# JOB
According to the text on effective communication below, what is the starting point of all good communication?

>> start TEXT PASSAGE

A Crib Sheet to Effective Communication

The starting point of all good communication sounds obvious but is often overlooked: knowing what you want to say before you say it. Many people tackle an important issue before they've given any real thought to what it is they want to say, then find the discussion gets off track or fails to address the points they wanted to make. Plan ahead. Think about what you want to achieve, then plan what you're going to say and, if possible, rehearse it beforehand.

Conversations rarely go exactly as planned, especially if you're discussing a problem, so try to anticipate the sort of detours your communication could take, such as questions from and interjections by the other person, and prepare answers to deal with them in advance.

Pick your spots. Don't try to initiate an important discussion when you're feeling punk. Try to choose a time of day when you're likely to be feeling your best, and arrange to have the discussion then. It's also a good idea to set a time when the other person is able to give you their undivided attention.

>> end TEXT PASSAGE
>> start SUPPLIED INFORMATION

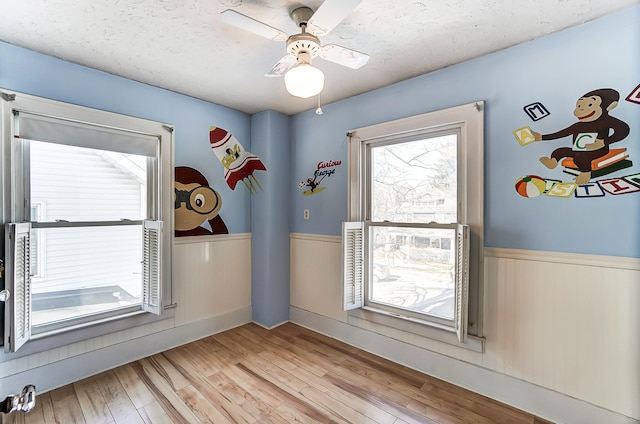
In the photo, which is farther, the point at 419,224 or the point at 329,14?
the point at 419,224

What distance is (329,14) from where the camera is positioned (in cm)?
141

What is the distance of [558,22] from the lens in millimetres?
1779

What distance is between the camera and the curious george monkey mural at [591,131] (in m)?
1.71

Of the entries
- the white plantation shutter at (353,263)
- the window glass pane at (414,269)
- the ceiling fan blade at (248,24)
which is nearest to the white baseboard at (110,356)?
the white plantation shutter at (353,263)

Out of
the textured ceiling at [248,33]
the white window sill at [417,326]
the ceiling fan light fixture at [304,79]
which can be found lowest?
the white window sill at [417,326]

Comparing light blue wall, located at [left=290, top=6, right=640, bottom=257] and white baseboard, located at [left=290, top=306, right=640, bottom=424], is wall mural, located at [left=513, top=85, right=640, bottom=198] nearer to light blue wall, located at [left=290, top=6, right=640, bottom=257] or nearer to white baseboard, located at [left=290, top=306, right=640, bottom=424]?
light blue wall, located at [left=290, top=6, right=640, bottom=257]

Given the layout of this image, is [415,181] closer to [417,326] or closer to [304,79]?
[417,326]

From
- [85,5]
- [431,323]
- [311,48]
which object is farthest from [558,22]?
[85,5]

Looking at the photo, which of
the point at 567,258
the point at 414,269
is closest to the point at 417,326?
the point at 414,269

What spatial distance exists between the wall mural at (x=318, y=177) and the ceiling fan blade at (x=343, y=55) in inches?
48.9

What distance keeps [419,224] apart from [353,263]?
28.5 inches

>> end SUPPLIED INFORMATION

# WRITTEN RESPONSE
Knowing what you want to say before you say it.